Justice Secretary Humza Yousaf. (Will give priority to islamic interests).
In Norway there is a saying that you do not set a goat to guard a sack of oats. "sette bukken til å passe havresekken". fox guarding the hen house.

Scottish "Nationalists" banning the free speech of Scots people ! - from the , er "Scotsman" Humza Yousef.

The Scots and Irish used to be fiercely nationalist, but I guess that applied only against British rule. They seem to be cheerfully giving away their nations now.

.....“stirring up hatred” based on “age, disability, race, religion, sexual orientation, transgender identity and variations in sex characteristics.”.....
Discrimination does not have to be hatred, it can be a normal and healthy reaction to a threat against your wellbeing.
These laws are a means to avoid facing up to the very real threat of Muslim immigration and the growth of Islamic power.

-“Stirring up of hatred can contribute to a social atmosphere in which discrimination is accepted as normal,” Yousaf said. “Our legislation, if passed, would offer greater protection for those who experience this kind of behaviour."-
Discrimination is the only means the Nation has to protect its integrity. The laws of political correctness spell the doom of any nation.
How can you ban Hatred ?

The Islamic use of our open society and non-discriminatory institutions to take over our society, control our speech and ultimately suppress our entire non-Muslim culture - is so transparent, yet the Lefties and progressives don't see it and still cling blindly to their fantasy conceptions of 'the other'. 

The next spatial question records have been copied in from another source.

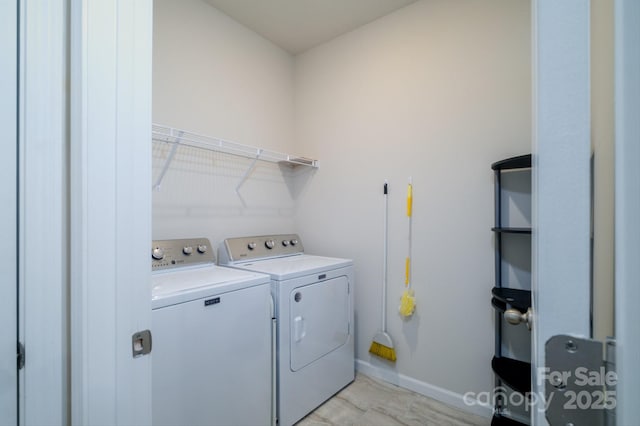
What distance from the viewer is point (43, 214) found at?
699mm

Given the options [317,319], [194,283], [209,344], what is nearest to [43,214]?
Answer: [194,283]

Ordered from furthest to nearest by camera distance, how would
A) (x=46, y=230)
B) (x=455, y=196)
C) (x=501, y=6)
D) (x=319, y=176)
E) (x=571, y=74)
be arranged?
(x=319, y=176) → (x=455, y=196) → (x=501, y=6) → (x=46, y=230) → (x=571, y=74)

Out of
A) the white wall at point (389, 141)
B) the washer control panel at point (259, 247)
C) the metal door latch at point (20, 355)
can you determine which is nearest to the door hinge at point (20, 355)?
the metal door latch at point (20, 355)

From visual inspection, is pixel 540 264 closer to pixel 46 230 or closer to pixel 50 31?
pixel 46 230

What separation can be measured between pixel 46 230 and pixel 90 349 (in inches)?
12.8

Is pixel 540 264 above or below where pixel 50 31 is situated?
below

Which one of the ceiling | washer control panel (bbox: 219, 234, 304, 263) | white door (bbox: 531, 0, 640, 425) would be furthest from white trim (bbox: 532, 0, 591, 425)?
the ceiling

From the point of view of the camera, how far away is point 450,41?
6.25 ft

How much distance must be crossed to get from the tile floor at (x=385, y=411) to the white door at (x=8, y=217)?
1.53 m

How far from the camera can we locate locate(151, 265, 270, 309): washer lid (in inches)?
46.8

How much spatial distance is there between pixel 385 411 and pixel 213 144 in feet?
7.19

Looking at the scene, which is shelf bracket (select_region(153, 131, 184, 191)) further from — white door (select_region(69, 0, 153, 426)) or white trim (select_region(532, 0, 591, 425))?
white trim (select_region(532, 0, 591, 425))

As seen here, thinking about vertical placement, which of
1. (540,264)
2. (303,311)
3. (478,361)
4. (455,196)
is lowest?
(478,361)

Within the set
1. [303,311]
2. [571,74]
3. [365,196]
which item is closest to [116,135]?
[571,74]
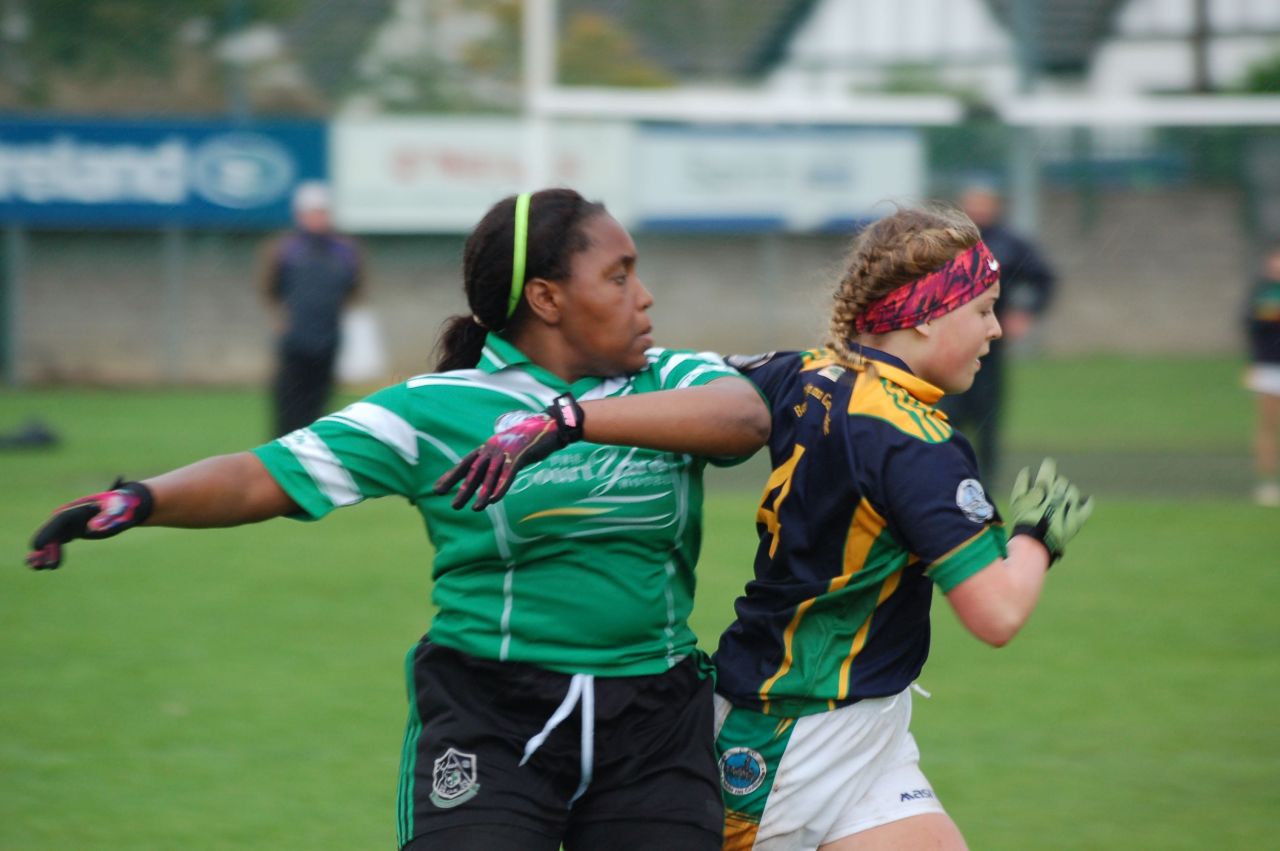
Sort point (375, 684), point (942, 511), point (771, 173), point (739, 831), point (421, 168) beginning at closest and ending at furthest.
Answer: point (942, 511)
point (739, 831)
point (375, 684)
point (771, 173)
point (421, 168)

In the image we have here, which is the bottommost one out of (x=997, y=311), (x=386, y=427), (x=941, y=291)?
(x=997, y=311)

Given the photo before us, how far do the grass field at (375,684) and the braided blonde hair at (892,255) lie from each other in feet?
7.71

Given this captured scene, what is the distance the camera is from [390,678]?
680cm

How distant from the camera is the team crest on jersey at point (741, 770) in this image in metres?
3.08

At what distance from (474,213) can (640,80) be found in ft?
9.26

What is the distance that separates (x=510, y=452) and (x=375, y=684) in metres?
4.27

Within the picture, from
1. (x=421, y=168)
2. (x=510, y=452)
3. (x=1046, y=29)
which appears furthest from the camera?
(x=421, y=168)

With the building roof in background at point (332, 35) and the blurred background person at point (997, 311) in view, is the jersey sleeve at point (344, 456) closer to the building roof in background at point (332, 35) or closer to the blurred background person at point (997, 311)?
the blurred background person at point (997, 311)

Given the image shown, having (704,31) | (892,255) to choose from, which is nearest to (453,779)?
(892,255)

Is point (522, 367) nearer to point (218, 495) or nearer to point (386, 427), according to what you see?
point (386, 427)

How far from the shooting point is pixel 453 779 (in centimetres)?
286

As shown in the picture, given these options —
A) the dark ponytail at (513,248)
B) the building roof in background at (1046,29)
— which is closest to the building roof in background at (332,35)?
the building roof in background at (1046,29)

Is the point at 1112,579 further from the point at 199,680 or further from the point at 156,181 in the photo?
the point at 156,181

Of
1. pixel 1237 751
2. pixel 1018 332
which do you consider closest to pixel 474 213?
pixel 1018 332
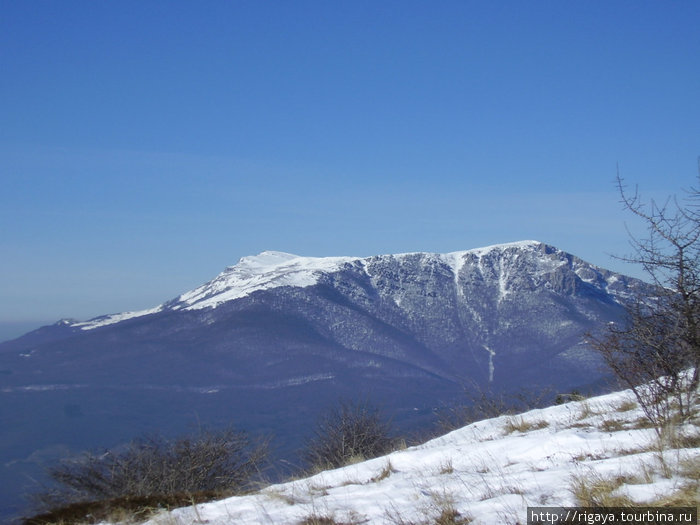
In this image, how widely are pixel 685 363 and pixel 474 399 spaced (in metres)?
15.3

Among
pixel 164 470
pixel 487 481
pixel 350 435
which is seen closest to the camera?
pixel 487 481

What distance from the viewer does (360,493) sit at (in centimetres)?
721

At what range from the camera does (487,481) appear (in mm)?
6723

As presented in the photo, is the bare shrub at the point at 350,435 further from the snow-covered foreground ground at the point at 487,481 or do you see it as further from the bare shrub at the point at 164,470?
the snow-covered foreground ground at the point at 487,481

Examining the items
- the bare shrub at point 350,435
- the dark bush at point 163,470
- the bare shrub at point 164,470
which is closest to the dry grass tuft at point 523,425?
the dark bush at point 163,470

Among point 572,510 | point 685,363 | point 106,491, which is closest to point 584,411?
point 685,363

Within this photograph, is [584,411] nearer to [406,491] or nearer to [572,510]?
[406,491]

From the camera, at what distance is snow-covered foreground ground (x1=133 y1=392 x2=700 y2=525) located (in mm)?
5680

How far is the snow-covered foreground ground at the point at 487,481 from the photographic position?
5680 millimetres

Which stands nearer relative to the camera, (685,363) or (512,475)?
(512,475)

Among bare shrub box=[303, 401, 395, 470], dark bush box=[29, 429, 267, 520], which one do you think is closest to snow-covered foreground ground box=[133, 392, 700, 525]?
dark bush box=[29, 429, 267, 520]

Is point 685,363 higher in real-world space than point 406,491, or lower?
higher

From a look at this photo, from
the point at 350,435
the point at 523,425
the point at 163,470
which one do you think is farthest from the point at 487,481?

Humza Yousaf wearing a tartan tie, what's that supposed to mean ?  He can never be a Scot any more than I can call myself Norwegian. I regard anyone calling themselves English without the DNA to prove it an insult to my ancestors.
"...see actors and directors prosecuted if a play they perform is considered to contain a hate crime." -They already get punished if the cast of a production does not have a diverse cast. All white casts are seldom these days. Pieces that are not multi-ethnic are already condemned as hate-crimes.
I really do hate religion, so lock me away.
‘stirring up hatred’ -premeditated hatred LOL
"....the 2006 Racial and Religious Hatred Act, which made it a crime to ‘stir up religious hatred’ in England and Wales" -why are all of the Imams not in prison ?
".....behaving in ‘a threatening, abusive or insulting manner’ towards a native Briton is unlikely to get anyone prosecuted.
‘Islam is a terrorist religion’, -is a simple statement of fact not a hate-crime.
A lot of hatred has been spewed out from the pulpets of Christian churches.
"Facebook describes the urgent need for AI that can identify “hateful memes” thusly: “In order for AI to become a more effective tool for detecting hate speech, it must be able to understand content the way people do: holistically. "
"In related news, Facebook recently appointed a left-wing activist who insulted the President of the United States’ 14-year-old son for his first name to its “Supreme Court” Oversight Board, which will be in charge of deciding what content will be removed from the platform."
People like Zuckerberg, Geldof and the like really believe that they are a force for good in this world. What they are really doing is showing their lack of character. The whole purpose of their being is to be faultless. They are in reality just boring moralists and despots.
They have no faith in the ability of people to choose good of their own accord, that they have to be forced to be good. You cannot force an evil person to be good. Most people, left alone, just want to behave decently anyway. And they want to control their own lives.

The people voting in favour of a hate-crime bill are the sort that want to control other peoples lives. Any law that is not directly concerned with the protection of life and property is questionable. Hating someone or something is not a crime, only causing physical harm to someone's person or property is a crime. Offending someone is not a crime.